Over 55,000 boat migrants, including at least 3,700 unaccompanied children, reached Lampedusa, a small Italian island in the Mediterranean, from North Africa in the first seven months of the year. Reception centers on Lampedusa were periodically overwhelmed, with enduring concerns about the procession of asylum claims and conditions there and elsewhere in Italy, including for women and unaccompanied children. A fire allegedly set by Tunisians destroyed most of a detention center on the island in September, leading the government to declare Lampedusa an unsafe port. International and national organizations, including the Office of the UN High Commissioner for Refugees (UNHCR) and PACE, expressed concern that this could delay rescue operations.

As many as 12,000 Tunisians who arrived before April 5, when Italy signed a bilateral agreement with the new Tunisian government, received temporary visas. Those who arrived later were detained, pending deportation, in poor conditions following procedures that lacked sufficient safeguards.

Hundreds spent up to five days in detention on boats after the fire at the Lampedusa center before being transferred to other detention facilities or deported. In August an Italian navy ship intercepted around 100 migrants in international waters and transferred them to a Tunisian vessel, in what appeared to be an unlawful pushback.

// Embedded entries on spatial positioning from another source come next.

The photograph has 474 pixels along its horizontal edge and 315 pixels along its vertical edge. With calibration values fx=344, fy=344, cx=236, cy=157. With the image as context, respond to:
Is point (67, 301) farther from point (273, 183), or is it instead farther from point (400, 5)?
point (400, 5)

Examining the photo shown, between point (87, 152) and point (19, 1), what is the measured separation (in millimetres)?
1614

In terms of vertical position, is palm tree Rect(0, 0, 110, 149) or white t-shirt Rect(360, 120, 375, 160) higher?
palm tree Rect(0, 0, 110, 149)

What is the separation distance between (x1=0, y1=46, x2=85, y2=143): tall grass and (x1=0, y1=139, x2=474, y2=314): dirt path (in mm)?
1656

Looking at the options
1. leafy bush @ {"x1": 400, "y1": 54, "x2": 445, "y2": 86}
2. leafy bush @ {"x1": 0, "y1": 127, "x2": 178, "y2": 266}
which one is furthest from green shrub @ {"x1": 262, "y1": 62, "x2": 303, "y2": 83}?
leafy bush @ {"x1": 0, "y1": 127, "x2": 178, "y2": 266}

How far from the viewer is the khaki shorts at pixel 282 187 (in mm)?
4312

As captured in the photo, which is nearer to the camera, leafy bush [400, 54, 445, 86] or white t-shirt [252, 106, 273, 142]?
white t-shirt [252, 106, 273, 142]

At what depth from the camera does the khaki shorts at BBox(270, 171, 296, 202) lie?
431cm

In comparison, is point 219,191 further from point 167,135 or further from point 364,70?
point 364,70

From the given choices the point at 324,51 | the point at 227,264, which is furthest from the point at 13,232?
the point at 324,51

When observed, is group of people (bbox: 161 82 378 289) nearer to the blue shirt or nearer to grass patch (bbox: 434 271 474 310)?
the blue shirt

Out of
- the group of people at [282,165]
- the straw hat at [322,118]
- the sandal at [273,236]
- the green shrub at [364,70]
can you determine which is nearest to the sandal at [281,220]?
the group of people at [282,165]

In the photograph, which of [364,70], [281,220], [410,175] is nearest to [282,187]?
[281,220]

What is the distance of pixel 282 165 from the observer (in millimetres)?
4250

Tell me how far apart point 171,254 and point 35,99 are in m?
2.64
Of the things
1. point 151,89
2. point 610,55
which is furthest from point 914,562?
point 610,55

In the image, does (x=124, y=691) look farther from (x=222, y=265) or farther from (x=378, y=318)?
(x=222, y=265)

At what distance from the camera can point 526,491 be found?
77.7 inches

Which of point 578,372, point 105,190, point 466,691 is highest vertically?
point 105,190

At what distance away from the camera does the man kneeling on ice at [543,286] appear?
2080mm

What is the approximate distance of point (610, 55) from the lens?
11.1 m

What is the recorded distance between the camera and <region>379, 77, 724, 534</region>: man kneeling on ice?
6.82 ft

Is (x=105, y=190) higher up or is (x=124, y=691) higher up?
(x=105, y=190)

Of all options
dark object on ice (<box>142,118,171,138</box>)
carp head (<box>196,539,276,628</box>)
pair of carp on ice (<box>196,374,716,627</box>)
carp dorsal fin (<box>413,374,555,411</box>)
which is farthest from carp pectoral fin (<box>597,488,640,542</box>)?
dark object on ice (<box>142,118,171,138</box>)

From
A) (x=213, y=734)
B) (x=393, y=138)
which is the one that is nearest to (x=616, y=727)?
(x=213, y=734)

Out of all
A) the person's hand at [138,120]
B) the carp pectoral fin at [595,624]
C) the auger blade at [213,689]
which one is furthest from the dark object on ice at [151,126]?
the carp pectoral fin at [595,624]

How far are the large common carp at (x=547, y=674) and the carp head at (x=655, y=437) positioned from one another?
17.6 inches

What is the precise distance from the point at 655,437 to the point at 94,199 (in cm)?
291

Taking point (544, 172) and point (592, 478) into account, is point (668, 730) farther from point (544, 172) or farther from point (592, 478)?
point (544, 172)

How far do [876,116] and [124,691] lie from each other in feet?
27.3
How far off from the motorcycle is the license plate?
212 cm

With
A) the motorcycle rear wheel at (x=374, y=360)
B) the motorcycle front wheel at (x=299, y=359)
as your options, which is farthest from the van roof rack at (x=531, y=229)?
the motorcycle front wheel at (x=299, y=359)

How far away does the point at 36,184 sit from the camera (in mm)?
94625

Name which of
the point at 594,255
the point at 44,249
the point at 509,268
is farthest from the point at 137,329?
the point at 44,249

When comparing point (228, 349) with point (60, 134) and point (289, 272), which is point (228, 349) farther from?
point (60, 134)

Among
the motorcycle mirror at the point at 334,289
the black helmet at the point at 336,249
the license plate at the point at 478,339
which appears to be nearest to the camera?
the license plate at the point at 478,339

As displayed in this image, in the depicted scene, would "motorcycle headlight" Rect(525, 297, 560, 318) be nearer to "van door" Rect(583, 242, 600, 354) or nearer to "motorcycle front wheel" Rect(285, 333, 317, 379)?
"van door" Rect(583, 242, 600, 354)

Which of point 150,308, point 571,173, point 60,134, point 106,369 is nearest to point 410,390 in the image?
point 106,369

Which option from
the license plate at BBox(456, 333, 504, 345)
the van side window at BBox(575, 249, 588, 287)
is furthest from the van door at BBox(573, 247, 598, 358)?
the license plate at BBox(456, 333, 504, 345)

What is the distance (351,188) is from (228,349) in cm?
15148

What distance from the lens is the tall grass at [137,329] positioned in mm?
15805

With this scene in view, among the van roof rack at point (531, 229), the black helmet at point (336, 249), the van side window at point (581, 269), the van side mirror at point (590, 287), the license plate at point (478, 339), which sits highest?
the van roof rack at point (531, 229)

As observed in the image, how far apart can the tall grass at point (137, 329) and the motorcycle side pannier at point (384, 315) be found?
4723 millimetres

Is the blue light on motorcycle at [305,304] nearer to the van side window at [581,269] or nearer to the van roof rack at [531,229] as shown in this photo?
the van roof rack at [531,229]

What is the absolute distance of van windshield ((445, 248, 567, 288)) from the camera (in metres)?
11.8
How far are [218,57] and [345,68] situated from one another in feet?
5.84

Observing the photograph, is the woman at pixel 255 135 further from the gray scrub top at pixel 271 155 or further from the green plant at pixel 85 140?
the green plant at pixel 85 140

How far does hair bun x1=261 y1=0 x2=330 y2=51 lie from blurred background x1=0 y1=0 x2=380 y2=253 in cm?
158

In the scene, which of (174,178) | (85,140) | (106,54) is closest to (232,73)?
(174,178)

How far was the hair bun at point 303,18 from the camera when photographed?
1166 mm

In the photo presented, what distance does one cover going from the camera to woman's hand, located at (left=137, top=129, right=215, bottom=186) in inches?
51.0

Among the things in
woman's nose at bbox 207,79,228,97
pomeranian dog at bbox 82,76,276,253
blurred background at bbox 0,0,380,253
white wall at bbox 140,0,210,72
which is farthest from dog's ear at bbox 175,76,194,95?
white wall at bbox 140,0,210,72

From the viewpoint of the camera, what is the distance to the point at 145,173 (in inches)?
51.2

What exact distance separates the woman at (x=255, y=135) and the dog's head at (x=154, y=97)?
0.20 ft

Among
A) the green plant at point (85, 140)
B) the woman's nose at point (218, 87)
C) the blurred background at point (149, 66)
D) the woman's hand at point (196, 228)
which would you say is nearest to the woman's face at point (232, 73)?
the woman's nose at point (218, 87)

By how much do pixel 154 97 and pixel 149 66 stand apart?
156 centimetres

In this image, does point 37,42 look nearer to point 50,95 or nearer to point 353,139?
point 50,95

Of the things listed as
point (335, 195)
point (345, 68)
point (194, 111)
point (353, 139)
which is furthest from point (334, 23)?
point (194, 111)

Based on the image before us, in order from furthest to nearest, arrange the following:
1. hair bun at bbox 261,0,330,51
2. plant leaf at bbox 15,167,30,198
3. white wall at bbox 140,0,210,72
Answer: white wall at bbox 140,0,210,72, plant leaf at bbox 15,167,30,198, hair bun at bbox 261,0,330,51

All those arriving from Libya, primarily sub-Saharan Africans, applied for asylum, with many placed in specially created reception centers. In August the Italian interior minister estimated that 35 to 40 percent would be granted asylum, with the rest ordered to leave Italy or forcibly removed.

Italy signed an immigration cooperation agreement with the Libyan National Transitional Council in June, including the repatriation of undocumented migrants. At this writing there had been no returns to Libya in 2011. In June the Grand Chamber of the ECtHR heard a case involving the pushback by Italy of 24 Africans to Libya in May 2009, but had yet to rule at this writing.

In September an appeals court acquitted two Tunisian boat captains of charges stemming from their 2007 rescue and transfer to Lampedusa of 44 boat migrants in defiance of Italian authorities.

The ECtHR ruled in April that Italy's 2009 expulsion of Ali Ben Sassi Toumi to Tunisia, in breach of its order to suspend removal, had violated the ban on returns to risk of torture, rejecting Italy's argument that diplomatic assurances from Tunisia mitigated the risk.

In July the lower house of parliament rejected draft legislation that would have extended hate crime provisions to protect LGBT persons.

The UN Committee on the Elimination of Discrimination against Women communicated in July its deep concern about a range of issues affecting women in Italy, including multiple forms of discrimination and vulnerability to violence facing migrant and Roma women in particular. In September Hammarberg expressed concern about racist and xenophobic political discourse, particularly targeting Roma and Sinti, and called on Italian authorities to improve their response to racist violence. He criticized ongoing emergency powers leading to serial evictions of Roma camps.

In October the UN Committee on the Rights of the Child expressed concern about discrimination against Roma children in enjoyment of the rights to health, education, and an adequate standard of living, as well as reports of overrepresentation of Roma and foreign children in the juvenile justice system.